Search code examples
javaniojava-io

Best way to write huge number of files


I am writing a lots of files like bellow.

public void call(Iterator<Tuple2<Text, BytesWritable>> arg0)
        throws Exception {
    // TODO Auto-generated method stub

    while (arg0.hasNext()) {
        Tuple2<Text, BytesWritable> tuple2 = arg0.next();
        System.out.println(tuple2._1().toString());
        PrintWriter writer = new PrintWriter("/home/suv/junk/sparkOutPut/"+tuple2._1().toString(), "UTF-8");
        writer.println(new String(tuple2._2().getBytes()));
        writer.close();
    }
}

Is there any better way to write the files..without closing or creating printwriter every time.


Solution

  • There is no significantly better way to write lots of files. What you are doing is inherently I/O intensive.

    UPDATE - @Michael Anderson is right, I think. Using multiple threads to write the files (probably) will speed things up considerably. However, the I/O is still going to be the ultimate bottleneck from a couple of respects:

    • Creating, opening and closing files involves file & directory metadata access and update. This entails non-trivial CPU.

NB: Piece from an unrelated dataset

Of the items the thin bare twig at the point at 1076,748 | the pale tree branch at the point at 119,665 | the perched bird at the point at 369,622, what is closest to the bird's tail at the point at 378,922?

    • The file data and metadata changes need to be written to disc. That is possibly multiple disc writes.

    • There are at least 3 syscalls for each file written.

    • Then there are thread stitching overheads.

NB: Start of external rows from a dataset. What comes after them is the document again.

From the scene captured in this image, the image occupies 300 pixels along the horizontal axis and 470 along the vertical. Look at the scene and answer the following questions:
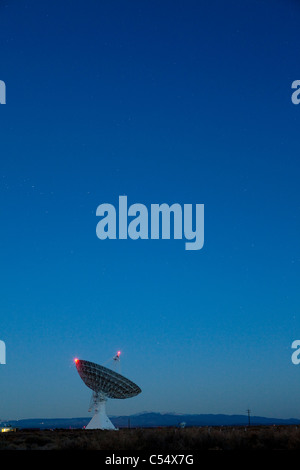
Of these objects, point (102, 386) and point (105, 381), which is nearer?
point (105, 381)

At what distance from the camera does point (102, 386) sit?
51.3 meters

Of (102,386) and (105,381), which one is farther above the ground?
(105,381)

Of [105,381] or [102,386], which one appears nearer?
[105,381]

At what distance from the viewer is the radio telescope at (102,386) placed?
4928 cm

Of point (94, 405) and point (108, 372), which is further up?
point (108, 372)

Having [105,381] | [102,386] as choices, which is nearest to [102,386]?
[102,386]

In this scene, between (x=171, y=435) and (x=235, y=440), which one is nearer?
(x=235, y=440)

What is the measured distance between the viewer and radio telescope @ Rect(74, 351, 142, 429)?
162ft

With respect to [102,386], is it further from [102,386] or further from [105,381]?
[105,381]
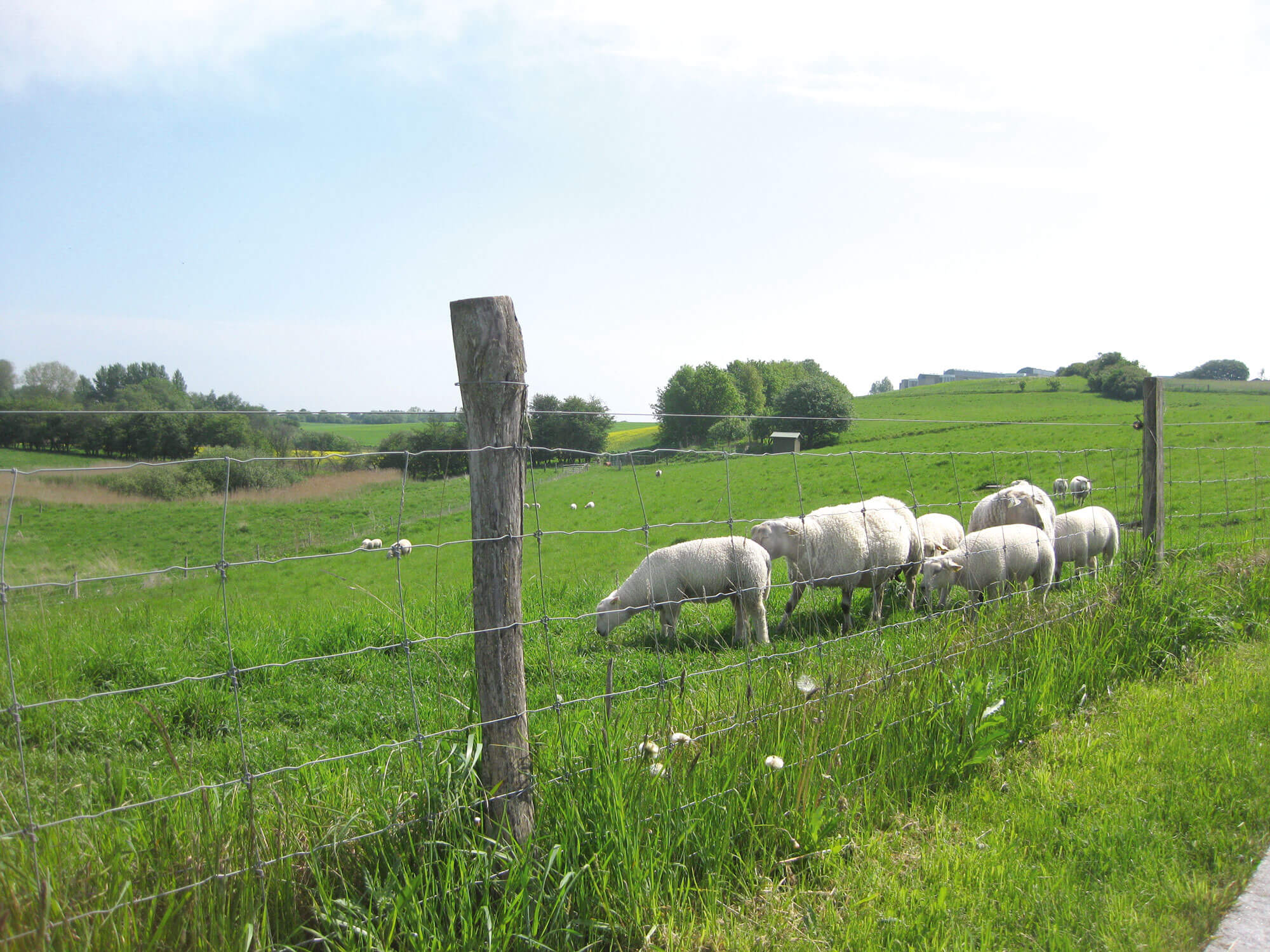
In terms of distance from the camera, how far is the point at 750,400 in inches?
4405

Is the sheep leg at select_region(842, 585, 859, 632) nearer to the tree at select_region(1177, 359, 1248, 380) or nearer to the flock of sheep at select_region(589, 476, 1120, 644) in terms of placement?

    Unless the quantity of data written to each file is significant (multiple kilobytes per file), I doubt that the techniques like using NIO, direct buffers, JNI and so on will be worthwhile. The real bottlenecks will be in the kernel: file system operations and low-level disk I/O.


    ... without closing or creating printwriter every time.

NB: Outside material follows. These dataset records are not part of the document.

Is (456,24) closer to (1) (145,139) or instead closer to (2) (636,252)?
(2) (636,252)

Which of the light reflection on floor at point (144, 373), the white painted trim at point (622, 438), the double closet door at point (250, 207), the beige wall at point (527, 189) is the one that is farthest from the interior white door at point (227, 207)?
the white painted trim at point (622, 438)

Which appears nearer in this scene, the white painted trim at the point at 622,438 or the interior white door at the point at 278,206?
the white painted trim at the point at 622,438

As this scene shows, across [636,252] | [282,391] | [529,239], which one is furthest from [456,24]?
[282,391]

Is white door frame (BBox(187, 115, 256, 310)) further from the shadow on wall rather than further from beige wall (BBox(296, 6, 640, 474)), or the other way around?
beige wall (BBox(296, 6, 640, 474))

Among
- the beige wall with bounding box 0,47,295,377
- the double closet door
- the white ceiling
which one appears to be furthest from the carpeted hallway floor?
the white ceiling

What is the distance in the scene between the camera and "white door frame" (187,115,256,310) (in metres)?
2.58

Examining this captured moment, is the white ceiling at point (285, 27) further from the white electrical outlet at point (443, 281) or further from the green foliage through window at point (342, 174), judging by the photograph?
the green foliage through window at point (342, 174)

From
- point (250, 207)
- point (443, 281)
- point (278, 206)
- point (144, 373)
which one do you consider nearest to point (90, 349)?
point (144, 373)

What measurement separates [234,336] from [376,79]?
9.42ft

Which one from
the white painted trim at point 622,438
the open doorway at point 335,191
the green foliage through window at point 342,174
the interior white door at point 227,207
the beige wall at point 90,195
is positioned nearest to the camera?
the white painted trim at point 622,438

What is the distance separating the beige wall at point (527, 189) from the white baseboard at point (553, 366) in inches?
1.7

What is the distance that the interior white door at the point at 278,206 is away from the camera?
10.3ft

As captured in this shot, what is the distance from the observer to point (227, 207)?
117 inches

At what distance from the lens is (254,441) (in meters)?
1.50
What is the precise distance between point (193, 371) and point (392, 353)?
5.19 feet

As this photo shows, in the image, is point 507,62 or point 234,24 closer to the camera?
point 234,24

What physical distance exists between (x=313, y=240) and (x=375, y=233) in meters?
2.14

    No. You need to create a new PrintWriter ( or Writer or OutputStream ) for each file.

    However, this ...

      writer.println(new String(tuple2._2().getBytes()));
    

    ... looks rather peculiar. You appear to be:

    • calling getBytes() on a String (?),
    • converting the byte array to a String
    • calling the println() method on the String which will copy it, and the convert it back into bytes before finally outputting them.

    What gives? What is the point of the String -> bytes -> String conversion?

    I'd just do this:

      writer.println(tuple2._2());
    

    This should be faster, though I wouldn't expect the percentage speed-up to be that large.